# Here we go again!



## lunkerhunter2 (Nov 3, 2007)

http://www.bigfishtackle.com/cgi-bin/gf ... ead#unread
Let's reply to this thread and see how many different states or countries this fish was caught in and how much it has weighed.
I heard first it was caught out of Strawberry and weighed 34#.


----------



## jahan (Sep 7, 2007)

Canada I believe, it isn't in Utah for sure. Those guys own a couple of world records including Burbot. :shock:


----------



## jahan (Sep 7, 2007)

Actually I remember now where it was caught. :idea: There is this little stream that you have to follow for like 36 miles and you end up at a giant lake that no one knows about, except these guys and me of course. I heard they caught it with some rainbow powerbait, I am sure that pisses you elite fly fisherman off. :shock: :wink: :mrgreen: He was using one of those collapsible fishing rods with 6 pound test and fought it for like 14 hours and 22 minutes. I would tell you the exact place but I would have to kill you. :mrgreen: :wink: :lol:


----------



## Nor-tah (Dec 16, 2007)

So tired of that crap...
http://www.google.com/search?hl=en&sour ... =&gs_rfai=


----------



## lunkerhunter2 (Nov 3, 2007)

jahan said:


> Canada I believe, it isn't in Utah for sure. Those guys own a couple of world records including Burbot. :shock:


I know exactly where it was caught, when, what with, and the boys' names. I was asking for people to post up where they had heard(rumor)it was from. :wink:


----------



## pkred (Jul 9, 2009)

I got this in an e-mail the other day. heading "Record Rainbow caught in Flaming Gorge". :roll: Any body got a copy of the HUGE Musky that was caught out of Yuba? Wait are'nt they Northerns in Yuba. :mrgreen:


----------



## k2muskie (Oct 6, 2007)

Had this sent to me last week along with the Burbot. Without a doubt where I work they know we fish....sent them the real scoop on the Rainbow including a link to the Burbot catch. 

Have to say though these boys can fish in Canada and good on them. WTG and look'n forward to seeing their next record catch. :wink: 

Amazing the stories of where any potential WR fish was caught...anyone involved in fish'n will do the research to get the 'rest-of-the-story' is all I'll say. 

Too badfolks receive an e-mail (we've all I believe fallen into the trap and become wiser from it) and take it as 'das-truth' about a catch. Oh well...

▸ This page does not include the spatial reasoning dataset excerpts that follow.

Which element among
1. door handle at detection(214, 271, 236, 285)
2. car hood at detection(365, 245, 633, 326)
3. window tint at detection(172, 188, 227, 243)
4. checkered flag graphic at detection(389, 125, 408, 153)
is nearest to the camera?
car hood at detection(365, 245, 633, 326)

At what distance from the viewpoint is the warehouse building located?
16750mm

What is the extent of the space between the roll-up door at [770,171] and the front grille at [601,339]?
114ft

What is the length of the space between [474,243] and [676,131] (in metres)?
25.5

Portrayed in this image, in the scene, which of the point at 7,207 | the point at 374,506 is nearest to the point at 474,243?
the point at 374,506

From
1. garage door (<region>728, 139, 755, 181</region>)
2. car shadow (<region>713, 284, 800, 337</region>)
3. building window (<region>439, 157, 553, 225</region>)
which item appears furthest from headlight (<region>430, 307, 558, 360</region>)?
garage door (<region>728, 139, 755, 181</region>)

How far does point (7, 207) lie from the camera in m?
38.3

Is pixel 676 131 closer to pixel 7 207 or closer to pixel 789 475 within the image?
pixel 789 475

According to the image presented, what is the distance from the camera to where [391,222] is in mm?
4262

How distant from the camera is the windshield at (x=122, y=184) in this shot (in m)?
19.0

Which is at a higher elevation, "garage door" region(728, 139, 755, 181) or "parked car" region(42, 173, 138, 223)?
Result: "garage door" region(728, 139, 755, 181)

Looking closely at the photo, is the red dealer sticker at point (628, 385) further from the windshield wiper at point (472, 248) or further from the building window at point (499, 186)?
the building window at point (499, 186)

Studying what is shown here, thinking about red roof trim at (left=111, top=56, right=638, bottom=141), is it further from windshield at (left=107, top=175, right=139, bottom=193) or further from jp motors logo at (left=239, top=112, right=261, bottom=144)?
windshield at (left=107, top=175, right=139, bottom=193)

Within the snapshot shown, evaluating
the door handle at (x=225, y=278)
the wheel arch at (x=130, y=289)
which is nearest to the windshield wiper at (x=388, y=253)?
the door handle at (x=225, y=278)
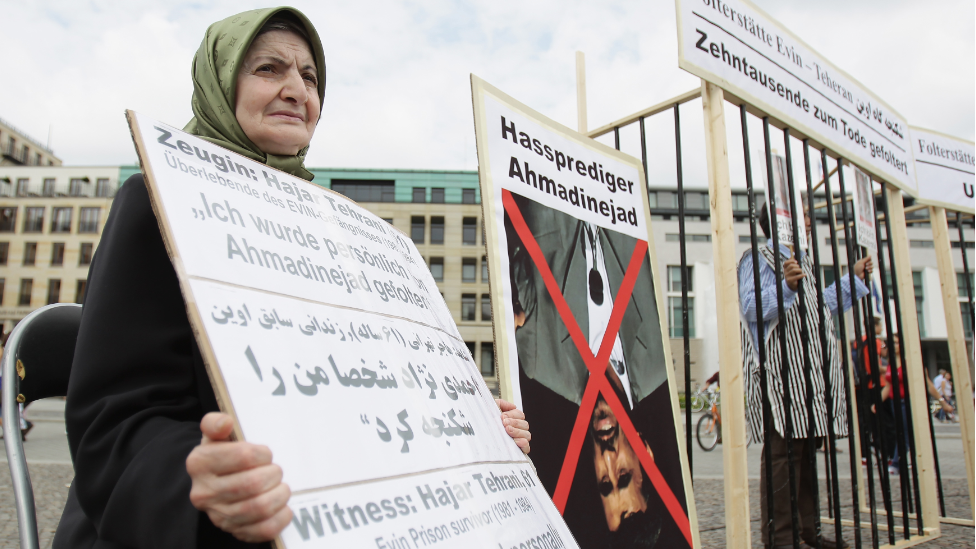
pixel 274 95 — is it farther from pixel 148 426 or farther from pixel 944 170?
pixel 944 170

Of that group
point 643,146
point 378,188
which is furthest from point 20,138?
point 643,146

...hopefully you folks we'll believe us when we post up how we finally surpassed Ray Johnsons....TM state C&R record...hopefully it will happen before we're pushing up dasies... :mrgreen: :mrgreen:


----------



## Catherder (Aug 2, 2008)

pkred said:


> Any body got a copy of the HUGE Musky that was caught out of Yuba? Wait are'nt they Northerns in Yuba.


Oh, that one has been on internet only about 400,000 times. :roll: Usually the Big Northern pike munching the little pike picture followed by an unrelated pic of a guy holding a huge Pike. (caught in the Netherlands) Usually the heading is "Look what happened at Yuba last week!!! (Or Redmond, or any number of other lakes.)

At least it isn't a thread about the hoax of Obama banning sportfishing. O-|-O


----------



## wyoguy (Mar 4, 2010)

Actually, I caught that fish out of the Bear River last summer on a grey hackle. These two nice young men came along and asked if they could hold it for a minute, and I saw no harm in letting them take a picture or two to show thier mother. That's the rest of the story!


----------



## lunkerhunter2 (Nov 3, 2007)

wyoguy said:


> Actually, I caught that fish out of the Bear River last summer on a grey hackle. These two nice young men came along and asked if they could hold it for a minute, and I saw no harm in letting them take a picture or two to show thier mother. That's the rest of the story!


What you didn't tell everyone is i gave you that fish an hour before you let them take the pic. How did that thing taste anyway??? :O>>:


----------



## wyoguy (Mar 4, 2010)

lunkerhunter2 said:


> [How did that thing taste anyway??? :O>>:


Well, it was a little tough, but with lots of A1 , was able to get it down.


----------



## Pez Gallo (Dec 27, 2007)

looked stunted


----------



## lunkerhunter2 (Nov 3, 2007)

Pez Gallo said:


> looked stunted


LMAO!!!! -_O-


----------